- [Given passage]:
We’ve seen a battle arise over ownership of Facebook users’ contact information, for instance, including Facebook’s short-lived attempt to deactivate Open-Xchange’s OX.IO export tool, among others.
Then there was Google’s decision to shut Twitter traffic out of its social search results in favor of Google+. More recently, we’ve seen Facebook pull the plug on Google+ ads.
Now, as if even more excitement were needed, none other than Anonymous has announced that it’s planning to create a Google+ rival of its own.
‘Our Gmail Is Also Gone’
“As some of you know we got banned from Google+ due to some of our content,” the hacktivist group wrote in a blog post over the weekend.
In an earlier post, the group included a screenshot of the notification that its “Your Anon News” profile on Google+ had been suspended and noted that “our Gmail is also gone.”
Anonymous, of course, has gained tremendous notoriety for its hacktivist attacks on corporations and governments around the globe, including its recent targeting of U.S. government contractors.

- [Material shown]:
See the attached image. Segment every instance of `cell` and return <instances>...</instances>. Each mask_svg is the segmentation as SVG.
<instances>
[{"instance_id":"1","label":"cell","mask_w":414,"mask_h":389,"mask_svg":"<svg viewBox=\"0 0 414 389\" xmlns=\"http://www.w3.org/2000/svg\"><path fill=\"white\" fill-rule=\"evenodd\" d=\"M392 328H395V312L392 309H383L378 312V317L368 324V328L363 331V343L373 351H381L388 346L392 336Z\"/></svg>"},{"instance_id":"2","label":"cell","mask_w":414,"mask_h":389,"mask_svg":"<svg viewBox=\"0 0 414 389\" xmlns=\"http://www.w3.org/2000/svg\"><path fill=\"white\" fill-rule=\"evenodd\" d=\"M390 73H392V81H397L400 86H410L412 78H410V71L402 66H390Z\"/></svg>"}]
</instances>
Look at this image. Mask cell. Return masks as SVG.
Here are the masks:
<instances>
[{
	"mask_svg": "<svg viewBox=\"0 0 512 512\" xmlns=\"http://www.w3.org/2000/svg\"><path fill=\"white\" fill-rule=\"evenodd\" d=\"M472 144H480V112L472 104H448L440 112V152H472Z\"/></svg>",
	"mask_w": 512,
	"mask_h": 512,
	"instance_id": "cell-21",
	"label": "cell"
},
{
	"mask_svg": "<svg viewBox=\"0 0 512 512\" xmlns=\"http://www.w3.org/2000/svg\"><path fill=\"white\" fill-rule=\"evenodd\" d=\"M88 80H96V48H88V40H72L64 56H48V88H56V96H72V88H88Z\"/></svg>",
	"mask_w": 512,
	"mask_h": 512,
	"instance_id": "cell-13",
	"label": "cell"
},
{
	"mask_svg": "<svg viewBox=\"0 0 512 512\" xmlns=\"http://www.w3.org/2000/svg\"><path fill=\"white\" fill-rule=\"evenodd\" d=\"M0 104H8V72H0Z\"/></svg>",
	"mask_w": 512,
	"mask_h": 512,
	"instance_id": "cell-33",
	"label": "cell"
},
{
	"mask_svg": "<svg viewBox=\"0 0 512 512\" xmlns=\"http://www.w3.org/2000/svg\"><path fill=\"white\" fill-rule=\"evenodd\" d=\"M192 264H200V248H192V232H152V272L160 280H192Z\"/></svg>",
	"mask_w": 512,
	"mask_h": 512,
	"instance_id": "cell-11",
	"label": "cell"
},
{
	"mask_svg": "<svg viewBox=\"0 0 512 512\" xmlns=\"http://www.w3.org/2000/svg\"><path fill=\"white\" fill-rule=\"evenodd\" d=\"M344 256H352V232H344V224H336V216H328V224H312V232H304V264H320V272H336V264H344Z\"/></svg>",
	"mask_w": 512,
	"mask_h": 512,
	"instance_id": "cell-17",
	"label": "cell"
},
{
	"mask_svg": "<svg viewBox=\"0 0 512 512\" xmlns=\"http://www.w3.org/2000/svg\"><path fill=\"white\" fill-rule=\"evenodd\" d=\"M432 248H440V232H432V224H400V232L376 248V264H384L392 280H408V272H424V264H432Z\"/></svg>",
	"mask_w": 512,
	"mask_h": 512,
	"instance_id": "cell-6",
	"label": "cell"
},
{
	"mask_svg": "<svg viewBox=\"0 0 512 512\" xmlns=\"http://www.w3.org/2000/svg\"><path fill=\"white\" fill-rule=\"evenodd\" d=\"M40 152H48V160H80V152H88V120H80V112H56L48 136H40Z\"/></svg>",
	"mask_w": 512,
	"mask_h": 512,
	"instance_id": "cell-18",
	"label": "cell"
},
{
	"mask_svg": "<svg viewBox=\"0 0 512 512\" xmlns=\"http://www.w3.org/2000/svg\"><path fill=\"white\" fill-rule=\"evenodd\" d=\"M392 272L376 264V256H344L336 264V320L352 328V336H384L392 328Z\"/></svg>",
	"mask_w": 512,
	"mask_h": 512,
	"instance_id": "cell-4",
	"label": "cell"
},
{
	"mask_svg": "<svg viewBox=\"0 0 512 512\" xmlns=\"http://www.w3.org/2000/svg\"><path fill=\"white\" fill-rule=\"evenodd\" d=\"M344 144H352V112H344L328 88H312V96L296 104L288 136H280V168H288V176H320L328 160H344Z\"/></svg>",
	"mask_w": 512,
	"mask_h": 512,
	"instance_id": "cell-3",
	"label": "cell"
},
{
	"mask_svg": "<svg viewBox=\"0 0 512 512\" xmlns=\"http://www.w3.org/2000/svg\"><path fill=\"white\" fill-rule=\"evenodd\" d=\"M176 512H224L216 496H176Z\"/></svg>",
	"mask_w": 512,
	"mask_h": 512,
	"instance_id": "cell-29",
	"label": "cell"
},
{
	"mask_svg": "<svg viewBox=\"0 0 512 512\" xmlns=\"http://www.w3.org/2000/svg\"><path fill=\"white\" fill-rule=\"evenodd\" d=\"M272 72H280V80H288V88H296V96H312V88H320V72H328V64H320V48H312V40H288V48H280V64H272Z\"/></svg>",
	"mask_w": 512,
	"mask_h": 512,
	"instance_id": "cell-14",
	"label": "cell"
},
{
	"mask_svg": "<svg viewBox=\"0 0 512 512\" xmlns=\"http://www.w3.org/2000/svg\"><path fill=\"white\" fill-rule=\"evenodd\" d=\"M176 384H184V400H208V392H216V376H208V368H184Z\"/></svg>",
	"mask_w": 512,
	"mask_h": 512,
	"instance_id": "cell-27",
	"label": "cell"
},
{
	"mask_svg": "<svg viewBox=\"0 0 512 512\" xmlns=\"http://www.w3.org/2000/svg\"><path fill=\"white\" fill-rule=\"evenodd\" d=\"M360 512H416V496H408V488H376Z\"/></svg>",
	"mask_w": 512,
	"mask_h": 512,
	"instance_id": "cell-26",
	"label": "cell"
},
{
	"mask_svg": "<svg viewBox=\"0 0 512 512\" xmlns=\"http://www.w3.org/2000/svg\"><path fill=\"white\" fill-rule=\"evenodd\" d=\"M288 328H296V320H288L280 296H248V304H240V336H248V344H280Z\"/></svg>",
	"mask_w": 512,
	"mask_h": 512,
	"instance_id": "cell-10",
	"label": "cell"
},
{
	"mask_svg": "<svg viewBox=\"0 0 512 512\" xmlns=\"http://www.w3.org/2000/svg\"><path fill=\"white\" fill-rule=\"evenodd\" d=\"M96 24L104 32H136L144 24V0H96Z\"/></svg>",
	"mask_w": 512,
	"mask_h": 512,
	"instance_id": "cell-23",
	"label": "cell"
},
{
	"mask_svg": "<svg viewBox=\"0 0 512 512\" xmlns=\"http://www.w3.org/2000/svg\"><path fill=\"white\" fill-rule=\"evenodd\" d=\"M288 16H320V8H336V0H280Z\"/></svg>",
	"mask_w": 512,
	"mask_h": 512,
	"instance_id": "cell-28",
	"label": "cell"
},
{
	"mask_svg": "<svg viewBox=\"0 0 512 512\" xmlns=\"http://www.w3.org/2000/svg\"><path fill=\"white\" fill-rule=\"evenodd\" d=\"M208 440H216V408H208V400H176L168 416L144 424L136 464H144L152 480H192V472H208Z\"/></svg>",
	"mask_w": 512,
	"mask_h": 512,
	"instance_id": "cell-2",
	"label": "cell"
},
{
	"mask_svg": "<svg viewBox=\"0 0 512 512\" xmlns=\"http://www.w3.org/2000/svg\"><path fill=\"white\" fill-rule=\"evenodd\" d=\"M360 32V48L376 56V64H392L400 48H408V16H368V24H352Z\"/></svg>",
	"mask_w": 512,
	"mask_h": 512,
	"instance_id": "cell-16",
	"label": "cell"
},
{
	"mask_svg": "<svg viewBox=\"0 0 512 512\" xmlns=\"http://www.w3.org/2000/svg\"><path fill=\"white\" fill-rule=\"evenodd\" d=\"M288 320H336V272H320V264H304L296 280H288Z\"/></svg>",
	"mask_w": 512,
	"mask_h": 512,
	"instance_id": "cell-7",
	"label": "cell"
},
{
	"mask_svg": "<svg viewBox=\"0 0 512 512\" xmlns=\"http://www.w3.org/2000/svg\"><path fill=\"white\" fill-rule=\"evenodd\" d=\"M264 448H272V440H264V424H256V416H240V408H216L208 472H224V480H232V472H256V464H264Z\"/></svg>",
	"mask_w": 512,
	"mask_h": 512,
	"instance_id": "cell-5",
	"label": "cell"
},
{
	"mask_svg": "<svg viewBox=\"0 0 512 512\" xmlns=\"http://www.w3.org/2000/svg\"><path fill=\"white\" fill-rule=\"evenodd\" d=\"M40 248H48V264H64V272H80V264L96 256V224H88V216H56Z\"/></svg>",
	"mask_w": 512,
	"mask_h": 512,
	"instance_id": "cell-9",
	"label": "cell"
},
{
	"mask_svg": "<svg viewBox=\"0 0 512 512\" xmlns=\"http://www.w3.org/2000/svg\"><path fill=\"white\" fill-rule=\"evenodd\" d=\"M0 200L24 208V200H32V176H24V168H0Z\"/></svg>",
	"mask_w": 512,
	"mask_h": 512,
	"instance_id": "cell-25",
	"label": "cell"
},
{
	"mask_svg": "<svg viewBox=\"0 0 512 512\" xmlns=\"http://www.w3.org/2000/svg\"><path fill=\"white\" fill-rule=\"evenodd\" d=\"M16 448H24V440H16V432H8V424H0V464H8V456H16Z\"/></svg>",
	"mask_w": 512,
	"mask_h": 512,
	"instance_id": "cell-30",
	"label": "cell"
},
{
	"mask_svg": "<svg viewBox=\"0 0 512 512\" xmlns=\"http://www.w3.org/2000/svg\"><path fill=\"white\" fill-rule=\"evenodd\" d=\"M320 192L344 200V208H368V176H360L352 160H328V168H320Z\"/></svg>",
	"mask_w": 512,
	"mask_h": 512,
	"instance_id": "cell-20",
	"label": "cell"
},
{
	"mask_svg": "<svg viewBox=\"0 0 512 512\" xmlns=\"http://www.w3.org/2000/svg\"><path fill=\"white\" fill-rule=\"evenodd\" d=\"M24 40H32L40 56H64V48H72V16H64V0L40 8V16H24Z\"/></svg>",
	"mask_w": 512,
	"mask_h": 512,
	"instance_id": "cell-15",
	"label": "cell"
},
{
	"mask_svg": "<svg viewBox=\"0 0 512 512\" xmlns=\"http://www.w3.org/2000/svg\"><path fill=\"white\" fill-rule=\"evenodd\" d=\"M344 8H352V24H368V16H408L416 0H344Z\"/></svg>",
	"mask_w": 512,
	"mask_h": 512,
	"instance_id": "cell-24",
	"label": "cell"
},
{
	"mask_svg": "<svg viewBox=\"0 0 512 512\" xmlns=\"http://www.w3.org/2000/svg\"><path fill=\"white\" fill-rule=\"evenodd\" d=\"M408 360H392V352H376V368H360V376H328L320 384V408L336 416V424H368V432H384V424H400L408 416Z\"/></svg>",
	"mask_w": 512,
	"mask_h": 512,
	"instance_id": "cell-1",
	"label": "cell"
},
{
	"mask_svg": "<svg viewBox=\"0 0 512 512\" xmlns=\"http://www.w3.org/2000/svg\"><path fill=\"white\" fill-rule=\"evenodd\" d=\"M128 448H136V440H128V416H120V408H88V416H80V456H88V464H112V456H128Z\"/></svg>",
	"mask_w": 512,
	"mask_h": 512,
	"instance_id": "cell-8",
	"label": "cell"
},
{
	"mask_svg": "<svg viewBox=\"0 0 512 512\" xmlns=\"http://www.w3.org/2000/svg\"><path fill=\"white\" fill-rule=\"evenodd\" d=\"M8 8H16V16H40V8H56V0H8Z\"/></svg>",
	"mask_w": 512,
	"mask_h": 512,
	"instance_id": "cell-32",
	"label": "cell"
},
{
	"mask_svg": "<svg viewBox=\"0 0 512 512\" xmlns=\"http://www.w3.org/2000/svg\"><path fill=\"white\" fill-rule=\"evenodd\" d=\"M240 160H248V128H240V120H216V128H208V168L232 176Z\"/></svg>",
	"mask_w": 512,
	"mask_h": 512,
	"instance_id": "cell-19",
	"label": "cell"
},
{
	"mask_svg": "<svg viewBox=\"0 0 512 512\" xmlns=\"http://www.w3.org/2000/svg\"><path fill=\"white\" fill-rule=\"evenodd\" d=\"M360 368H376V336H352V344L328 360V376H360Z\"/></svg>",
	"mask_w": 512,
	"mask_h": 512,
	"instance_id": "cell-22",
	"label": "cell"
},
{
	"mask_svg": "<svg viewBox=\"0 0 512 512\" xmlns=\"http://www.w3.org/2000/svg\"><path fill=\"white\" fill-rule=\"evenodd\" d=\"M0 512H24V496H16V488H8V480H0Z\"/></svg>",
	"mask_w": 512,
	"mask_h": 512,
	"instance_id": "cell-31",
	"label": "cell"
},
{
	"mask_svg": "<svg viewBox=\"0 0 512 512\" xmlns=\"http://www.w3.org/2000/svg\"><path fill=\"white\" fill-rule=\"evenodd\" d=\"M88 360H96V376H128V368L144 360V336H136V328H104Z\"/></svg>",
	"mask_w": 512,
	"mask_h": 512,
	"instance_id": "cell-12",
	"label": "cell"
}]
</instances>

- [Problem 1]: In the passage about Anonymous and Google+, what was the name of the group's Google+ profile that was suspended?
- [Problem 2]: Carry on the passage about Anonymous and Google+ from its last sentence.
The records are separate material and have no connection to the passage about Anonymous and Google+.

- [Expected output 1]: The suspended profile was called "Your Anon News."

- [Expected output 2]:
In any case, “what we didn’t know at the time is that we were just one of a handful of Anonymous accounts that was silenced,” the group wrote. “This is the sad fact of what happens across the Internet when you walk to a different beat of the drum.”
‘Welcome to Anon+’
In response, Anonymous has started to build its own social network, according to the blog post.
“This is one social network that will not tolerate being shut down, censored, or oppressed–even in the face of blackout,” it asserted. “We the people have had enough…enough of governments and corporations saying what’s best for us–what’s safe for our minds.
“The sheep era is over,” Anonymous concluded. “The interwebz are no longer your prison. Welcome to Anon+.”
Also mentioned in the post is an “operation” launched by “a few people” against Google+, though no details were provided as to what that may involve.
‘The Project Is for All People’
AnonPlus, meanwhile, can now be seen in its earliest stages online through an “info dump of a site” that’s been put up simply to dispense information, it explains. “Soon the actual site will go up and you can begin to interact with it.”
AnonPlus is not intended to be used only by the members of Anonymous, however.
“This project is for ALL people,” the site says. “This idea is a presstorm idea and only takes the name anon because of the Anonymity of the social network.”
The site’s tag line is “Social Networking Anonymously,” and updates are being provided via Twitter.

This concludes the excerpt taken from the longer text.